__GIVEN INSTRUCTION__
Reproduce all of the data below word for word, with every line kept in its original order.

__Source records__
◆ ◆ ◆ ◆ ◆ ◆ ◆

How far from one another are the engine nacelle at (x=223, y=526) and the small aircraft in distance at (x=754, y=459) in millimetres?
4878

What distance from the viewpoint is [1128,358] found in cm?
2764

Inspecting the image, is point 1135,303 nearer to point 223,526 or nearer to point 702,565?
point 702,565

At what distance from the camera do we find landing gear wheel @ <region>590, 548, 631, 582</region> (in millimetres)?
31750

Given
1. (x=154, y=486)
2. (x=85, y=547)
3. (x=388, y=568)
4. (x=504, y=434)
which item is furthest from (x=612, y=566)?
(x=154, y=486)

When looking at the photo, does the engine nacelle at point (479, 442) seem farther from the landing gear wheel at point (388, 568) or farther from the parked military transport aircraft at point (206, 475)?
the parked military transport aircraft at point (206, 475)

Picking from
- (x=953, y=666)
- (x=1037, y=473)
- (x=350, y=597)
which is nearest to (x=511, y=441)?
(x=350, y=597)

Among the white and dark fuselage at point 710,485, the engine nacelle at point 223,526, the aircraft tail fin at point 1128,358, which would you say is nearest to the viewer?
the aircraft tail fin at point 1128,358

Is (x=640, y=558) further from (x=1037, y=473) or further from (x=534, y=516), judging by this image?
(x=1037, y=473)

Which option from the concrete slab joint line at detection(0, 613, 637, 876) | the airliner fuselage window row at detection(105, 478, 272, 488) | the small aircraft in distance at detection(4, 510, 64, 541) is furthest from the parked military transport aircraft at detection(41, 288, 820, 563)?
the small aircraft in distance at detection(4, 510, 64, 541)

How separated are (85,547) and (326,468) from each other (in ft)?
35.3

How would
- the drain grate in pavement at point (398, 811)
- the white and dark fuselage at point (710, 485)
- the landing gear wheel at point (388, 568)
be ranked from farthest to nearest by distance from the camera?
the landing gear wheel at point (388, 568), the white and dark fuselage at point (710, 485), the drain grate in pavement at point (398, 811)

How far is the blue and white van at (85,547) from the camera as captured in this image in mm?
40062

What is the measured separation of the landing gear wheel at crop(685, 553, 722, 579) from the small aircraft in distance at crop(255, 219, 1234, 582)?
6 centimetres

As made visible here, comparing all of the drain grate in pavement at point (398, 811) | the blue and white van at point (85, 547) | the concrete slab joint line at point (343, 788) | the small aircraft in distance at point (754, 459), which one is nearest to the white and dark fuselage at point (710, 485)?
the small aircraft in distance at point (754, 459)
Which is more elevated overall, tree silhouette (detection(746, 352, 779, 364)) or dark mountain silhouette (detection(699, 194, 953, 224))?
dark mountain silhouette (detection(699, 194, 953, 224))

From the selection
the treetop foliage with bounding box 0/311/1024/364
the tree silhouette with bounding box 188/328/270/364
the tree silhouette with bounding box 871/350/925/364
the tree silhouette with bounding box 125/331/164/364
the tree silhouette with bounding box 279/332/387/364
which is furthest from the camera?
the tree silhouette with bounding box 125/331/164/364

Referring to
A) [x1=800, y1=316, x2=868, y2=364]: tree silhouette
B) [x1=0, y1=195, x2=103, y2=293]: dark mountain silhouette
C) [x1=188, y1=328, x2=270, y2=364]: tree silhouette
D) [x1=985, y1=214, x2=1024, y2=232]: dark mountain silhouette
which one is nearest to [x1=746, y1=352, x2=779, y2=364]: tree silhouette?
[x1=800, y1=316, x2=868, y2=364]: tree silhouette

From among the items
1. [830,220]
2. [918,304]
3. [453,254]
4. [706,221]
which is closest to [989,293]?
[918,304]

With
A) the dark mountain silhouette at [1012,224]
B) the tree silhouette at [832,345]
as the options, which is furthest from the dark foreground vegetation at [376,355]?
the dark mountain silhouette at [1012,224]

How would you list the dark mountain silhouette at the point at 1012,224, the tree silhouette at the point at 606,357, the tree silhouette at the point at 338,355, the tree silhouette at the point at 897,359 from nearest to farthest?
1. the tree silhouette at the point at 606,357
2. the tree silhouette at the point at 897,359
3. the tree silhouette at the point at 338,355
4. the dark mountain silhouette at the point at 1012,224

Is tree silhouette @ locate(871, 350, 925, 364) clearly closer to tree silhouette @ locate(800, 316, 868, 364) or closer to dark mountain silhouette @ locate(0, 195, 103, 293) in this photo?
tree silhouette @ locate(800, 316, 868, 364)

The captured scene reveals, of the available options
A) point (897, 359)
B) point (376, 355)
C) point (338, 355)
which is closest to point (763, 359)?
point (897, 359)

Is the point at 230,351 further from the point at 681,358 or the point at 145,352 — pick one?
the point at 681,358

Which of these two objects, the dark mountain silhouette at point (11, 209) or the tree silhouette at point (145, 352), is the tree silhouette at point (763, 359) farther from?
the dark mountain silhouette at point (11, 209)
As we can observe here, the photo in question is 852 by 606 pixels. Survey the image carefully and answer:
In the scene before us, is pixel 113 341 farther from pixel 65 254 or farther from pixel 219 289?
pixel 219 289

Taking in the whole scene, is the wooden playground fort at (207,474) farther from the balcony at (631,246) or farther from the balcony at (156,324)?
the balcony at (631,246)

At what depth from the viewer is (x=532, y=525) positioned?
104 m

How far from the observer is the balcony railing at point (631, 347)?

◆ ◆ ◆ ◆ ◆ ◆ ◆

__EXERCISE RESULT__
How far from one another are the engine nacelle at (x=223, y=526) and the small aircraft in distance at (x=754, y=459) in millimetres?
4878

What distance from the viewpoint is [1128,358] found in cm?
2764

Inspecting the image, is point 1135,303 nearer to point 223,526 or nearer to point 702,565?
point 702,565

At what distance from the camera do we find landing gear wheel @ <region>590, 548, 631, 582</region> (in millimetres)?
31750

Given
1. (x=154, y=486)
2. (x=85, y=547)
3. (x=388, y=568)
4. (x=504, y=434)
which item is furthest from (x=612, y=566)?
(x=154, y=486)

When looking at the photo, does the engine nacelle at point (479, 442) seem farther from the landing gear wheel at point (388, 568) or farther from the parked military transport aircraft at point (206, 475)?
the parked military transport aircraft at point (206, 475)

Picking from
- (x=953, y=666)
- (x=1037, y=473)
- (x=350, y=597)
which is nearest to (x=511, y=441)?
(x=350, y=597)

Among the white and dark fuselage at point 710,485, the engine nacelle at point 223,526, the aircraft tail fin at point 1128,358, which would you say is nearest to the viewer?
the aircraft tail fin at point 1128,358

Is (x=640, y=558) further from (x=1037, y=473) or further from (x=534, y=516), judging by this image?
(x=1037, y=473)

Which option from the concrete slab joint line at detection(0, 613, 637, 876) | the airliner fuselage window row at detection(105, 478, 272, 488) | the small aircraft in distance at detection(4, 510, 64, 541) is furthest from the parked military transport aircraft at detection(41, 288, 820, 563)?
the small aircraft in distance at detection(4, 510, 64, 541)

How separated are (85,547) and (326,468) from each other (in ft)?
35.3

How would
- the drain grate in pavement at point (398, 811)
- the white and dark fuselage at point (710, 485)
- the landing gear wheel at point (388, 568)
be ranked from farthest to nearest by distance from the camera?
the landing gear wheel at point (388, 568), the white and dark fuselage at point (710, 485), the drain grate in pavement at point (398, 811)

How far is the blue and white van at (85,547) from the camera as captured in this image in mm?
40062

What is the measured separation of the landing gear wheel at crop(685, 553, 722, 579) from the small aircraft in distance at crop(255, 219, 1234, 582)?
6 centimetres

As made visible here, comparing all of the drain grate in pavement at point (398, 811) | the blue and white van at point (85, 547) | the concrete slab joint line at point (343, 788) | the small aircraft in distance at point (754, 459), which one is nearest to the white and dark fuselage at point (710, 485)?
the small aircraft in distance at point (754, 459)
Which is more elevated overall, tree silhouette (detection(746, 352, 779, 364)) or dark mountain silhouette (detection(699, 194, 953, 224))?
dark mountain silhouette (detection(699, 194, 953, 224))

From the selection
the treetop foliage with bounding box 0/311/1024/364
the tree silhouette with bounding box 188/328/270/364
the tree silhouette with bounding box 871/350/925/364
the tree silhouette with bounding box 125/331/164/364
the tree silhouette with bounding box 279/332/387/364
which is furthest from the camera?
the tree silhouette with bounding box 125/331/164/364

Referring to
A) [x1=800, y1=316, x2=868, y2=364]: tree silhouette
B) [x1=0, y1=195, x2=103, y2=293]: dark mountain silhouette
C) [x1=188, y1=328, x2=270, y2=364]: tree silhouette
D) [x1=985, y1=214, x2=1024, y2=232]: dark mountain silhouette
which one is nearest to [x1=746, y1=352, x2=779, y2=364]: tree silhouette?
[x1=800, y1=316, x2=868, y2=364]: tree silhouette

From among the items
1. [830,220]
2. [918,304]
3. [453,254]
4. [706,221]
which is closest to [989,293]?
[918,304]

With
A) the dark mountain silhouette at [1012,224]
B) the tree silhouette at [832,345]
as the options, which is furthest from the dark foreground vegetation at [376,355]?
the dark mountain silhouette at [1012,224]

How would you list the dark mountain silhouette at the point at 1012,224, the tree silhouette at the point at 606,357, the tree silhouette at the point at 338,355, the tree silhouette at the point at 897,359 from nearest to farthest?
1. the tree silhouette at the point at 606,357
2. the tree silhouette at the point at 897,359
3. the tree silhouette at the point at 338,355
4. the dark mountain silhouette at the point at 1012,224

Is tree silhouette @ locate(871, 350, 925, 364) clearly closer to tree silhouette @ locate(800, 316, 868, 364) or closer to dark mountain silhouette @ locate(0, 195, 103, 293) in this photo?
tree silhouette @ locate(800, 316, 868, 364)

The captured scene reveals, of the available options
A) point (897, 359)
B) point (376, 355)
C) point (338, 355)
which is closest to point (763, 359)?
point (897, 359)

Is the point at 230,351 further from the point at 681,358 or the point at 145,352 — pick one?
the point at 681,358

Which of these two objects, the dark mountain silhouette at point (11, 209) or the tree silhouette at point (145, 352), is the tree silhouette at point (763, 359) farther from?
the dark mountain silhouette at point (11, 209)
As we can observe here, the photo in question is 852 by 606 pixels. Survey the image carefully and answer:
In the scene before us, is pixel 113 341 farther from pixel 65 254 or farther from pixel 219 289?
pixel 219 289

Taking in the whole scene, is the wooden playground fort at (207,474) farther from the balcony at (631,246) or farther from the balcony at (156,324)?
the balcony at (631,246)

At what depth from the viewer is (x=532, y=525) positioned?
104 m

How far from the observer is the balcony railing at point (631, 347)?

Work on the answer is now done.